**Written instruction:** Render every line of the material below as a Markdown table with the columns Row and Entry. Number the rows in order, and leave out blank lines and the pictures.
== Provided data
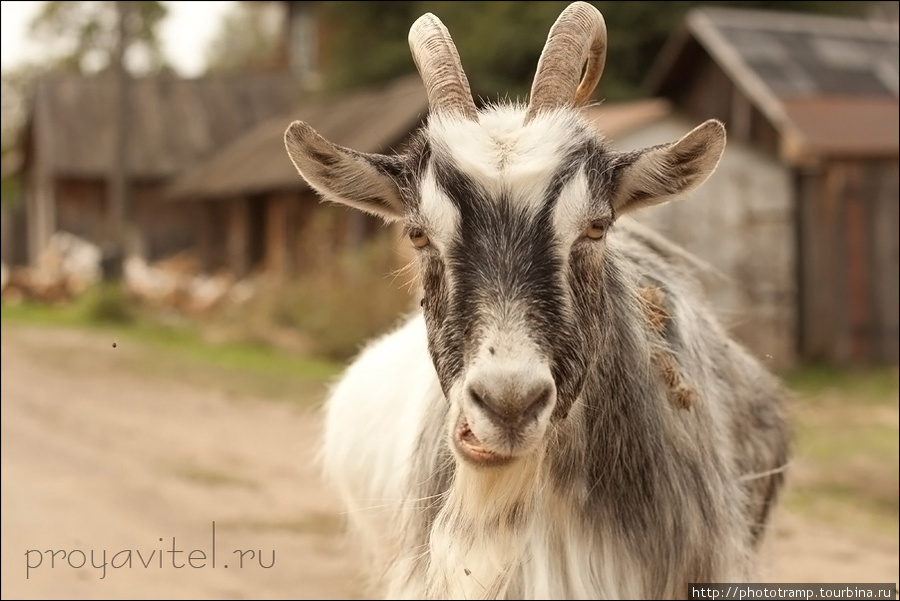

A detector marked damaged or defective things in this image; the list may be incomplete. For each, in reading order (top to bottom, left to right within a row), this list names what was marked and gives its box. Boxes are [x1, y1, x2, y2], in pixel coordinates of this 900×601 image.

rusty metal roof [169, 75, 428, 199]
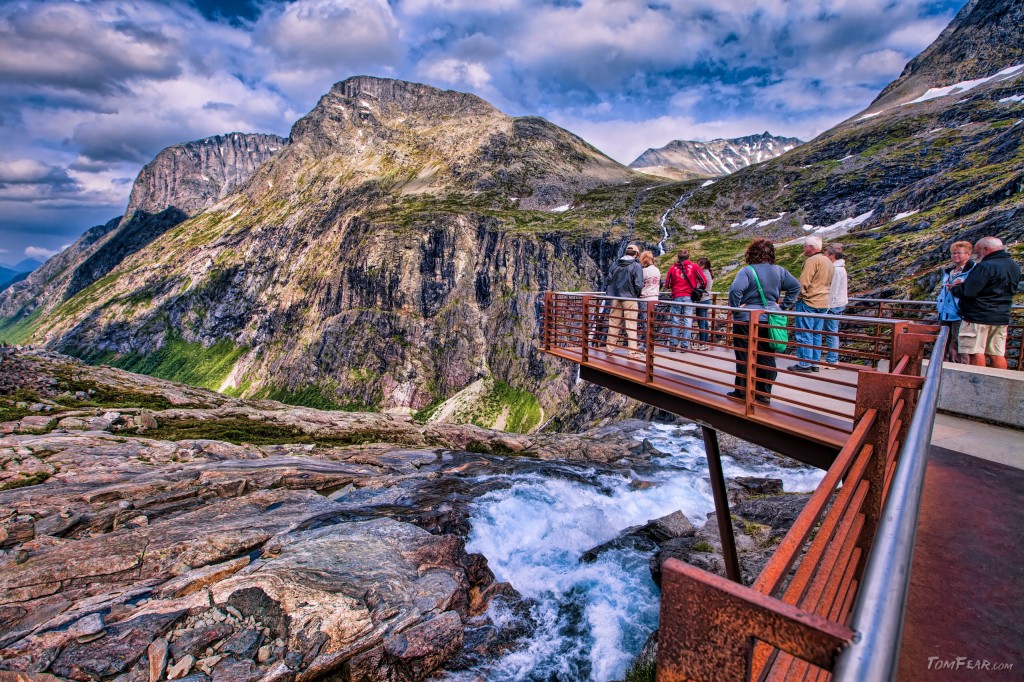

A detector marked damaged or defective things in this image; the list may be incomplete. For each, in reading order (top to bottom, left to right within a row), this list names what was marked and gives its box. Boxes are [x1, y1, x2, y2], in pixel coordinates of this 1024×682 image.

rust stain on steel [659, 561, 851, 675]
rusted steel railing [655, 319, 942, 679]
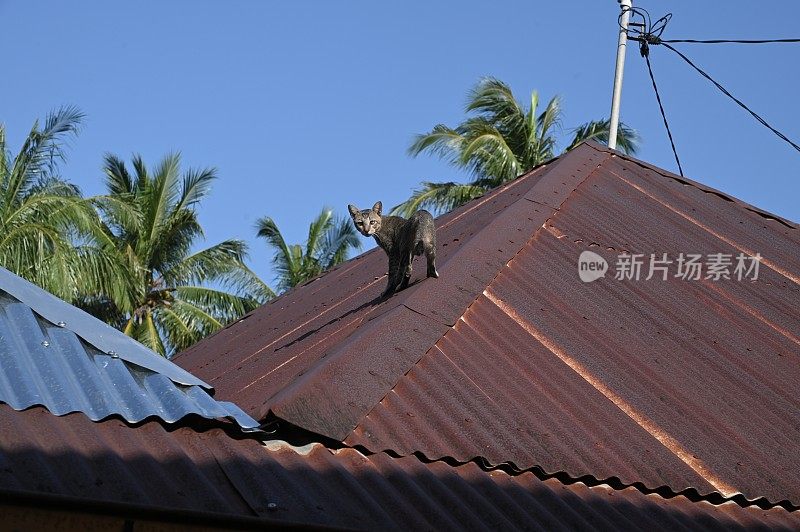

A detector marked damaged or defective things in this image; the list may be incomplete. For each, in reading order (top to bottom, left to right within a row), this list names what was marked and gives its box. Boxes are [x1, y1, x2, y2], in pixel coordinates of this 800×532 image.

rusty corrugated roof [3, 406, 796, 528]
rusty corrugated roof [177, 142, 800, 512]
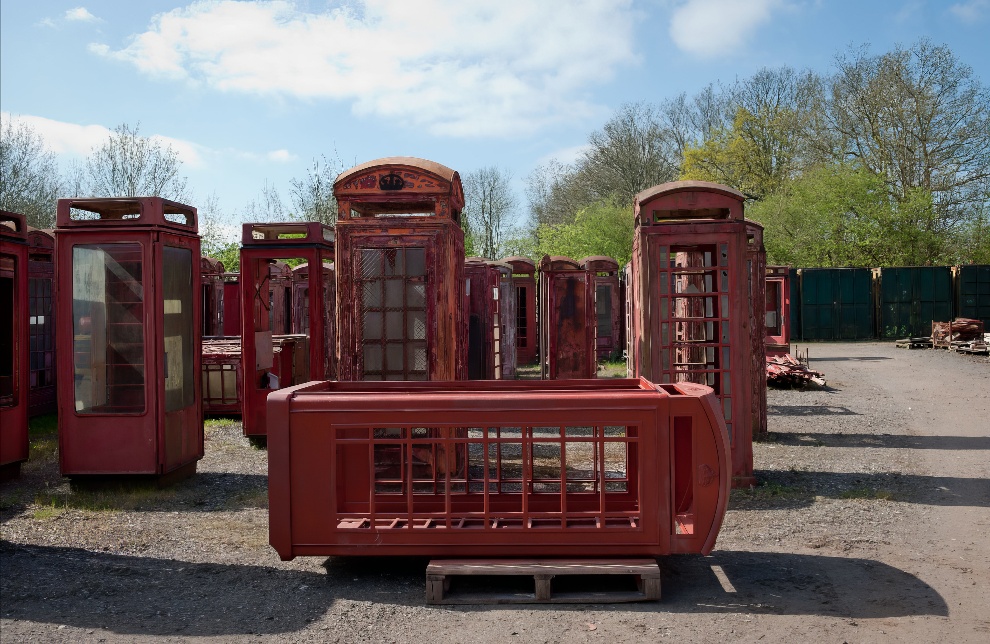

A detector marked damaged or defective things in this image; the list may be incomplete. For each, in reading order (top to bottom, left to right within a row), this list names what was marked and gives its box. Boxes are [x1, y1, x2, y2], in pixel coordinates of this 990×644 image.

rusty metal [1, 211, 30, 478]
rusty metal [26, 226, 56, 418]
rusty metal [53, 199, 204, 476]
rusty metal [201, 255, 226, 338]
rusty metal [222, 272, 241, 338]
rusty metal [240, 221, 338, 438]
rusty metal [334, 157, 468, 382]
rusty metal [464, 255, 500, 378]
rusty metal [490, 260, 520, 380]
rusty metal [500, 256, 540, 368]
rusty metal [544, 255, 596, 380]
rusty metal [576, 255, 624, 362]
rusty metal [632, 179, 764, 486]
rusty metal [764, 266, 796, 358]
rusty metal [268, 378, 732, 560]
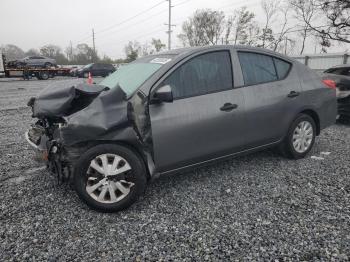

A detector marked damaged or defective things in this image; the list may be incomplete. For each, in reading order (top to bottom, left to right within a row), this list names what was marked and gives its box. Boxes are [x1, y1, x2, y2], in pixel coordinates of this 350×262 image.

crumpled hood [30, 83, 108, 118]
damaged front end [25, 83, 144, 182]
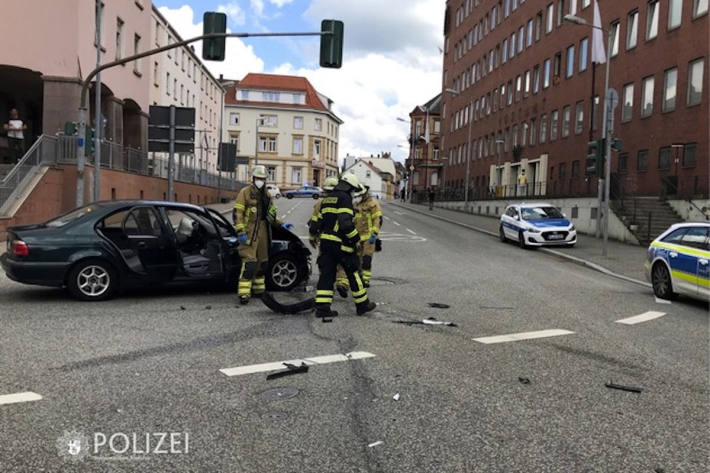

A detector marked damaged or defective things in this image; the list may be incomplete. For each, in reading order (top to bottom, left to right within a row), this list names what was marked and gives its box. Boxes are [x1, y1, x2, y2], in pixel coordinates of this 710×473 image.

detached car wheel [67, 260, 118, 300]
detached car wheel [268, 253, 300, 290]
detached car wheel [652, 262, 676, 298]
====
**Correct answer:**
| Row | Entry |
|---|---|
| 1 | A detector marked damaged or defective things in this image; the list may be incomplete. For each, in reading order (top to bottom, left to right within a row), this list names what was marked and gives its box. Boxes are [x1, y1, x2, y2], in pixel coordinates of this 900×601 image. |
| 2 | rusty metal roof [169, 75, 428, 199] |
| 3 | A detector marked damaged or defective things in this image; the list may be incomplete. For each, in reading order (top to bottom, left to right within a row), this list names what was marked and gives its box. Boxes are [x1, y1, x2, y2], in pixel coordinates of this 1024×682 image. |
| 4 | rust stain on steel [659, 561, 851, 675] |
| 5 | rusted steel railing [655, 319, 942, 679] |
| 6 | A detector marked damaged or defective things in this image; the list may be incomplete. For each, in reading order (top to bottom, left to right within a row), this list names what was marked and gives its box. Boxes are [x1, y1, x2, y2], in pixel coordinates of this 800×532 image. |
| 7 | rusty corrugated roof [3, 406, 796, 528] |
| 8 | rusty corrugated roof [177, 142, 800, 512] |
| 9 | A detector marked damaged or defective things in this image; the list may be incomplete. For each, in reading order (top to bottom, left to right within a row), this list names what was marked and gives its box. Boxes are [x1, y1, x2, y2], in pixel coordinates of this 990×644 image. |
| 10 | rusty metal [1, 211, 30, 478] |
| 11 | rusty metal [26, 226, 56, 418] |
| 12 | rusty metal [53, 199, 204, 476] |
| 13 | rusty metal [201, 255, 226, 338] |
| 14 | rusty metal [222, 272, 241, 338] |
| 15 | rusty metal [240, 221, 338, 438] |
| 16 | rusty metal [334, 157, 468, 382] |
| 17 | rusty metal [464, 255, 500, 378] |
| 18 | rusty metal [490, 260, 520, 380] |
| 19 | rusty metal [500, 256, 540, 368] |
| 20 | rusty metal [544, 255, 596, 380] |
| 21 | rusty metal [576, 255, 624, 362] |
| 22 | rusty metal [632, 179, 764, 486] |
| 23 | rusty metal [764, 266, 796, 358] |
| 24 | rusty metal [268, 378, 732, 560] |
| 25 | A detector marked damaged or defective things in this image; the list may be incomplete. For each, in reading order (top to bottom, left to right within a row), this list names what was marked and gives its box. Boxes are [x1, y1, x2, y2], in pixel coordinates of this 350×262 image. |
| 26 | crumpled hood [30, 83, 108, 118] |
| 27 | damaged front end [25, 83, 144, 182] |
| 28 | A detector marked damaged or defective things in this image; the list may be incomplete. For each, in reading order (top to bottom, left to right within a row), this list names what was marked and gives its box. Boxes are [x1, y1, x2, y2], in pixel coordinates of this 710×473 image. |
| 29 | detached car wheel [67, 260, 118, 300] |
| 30 | detached car wheel [268, 253, 300, 290] |
| 31 | detached car wheel [652, 262, 676, 298] |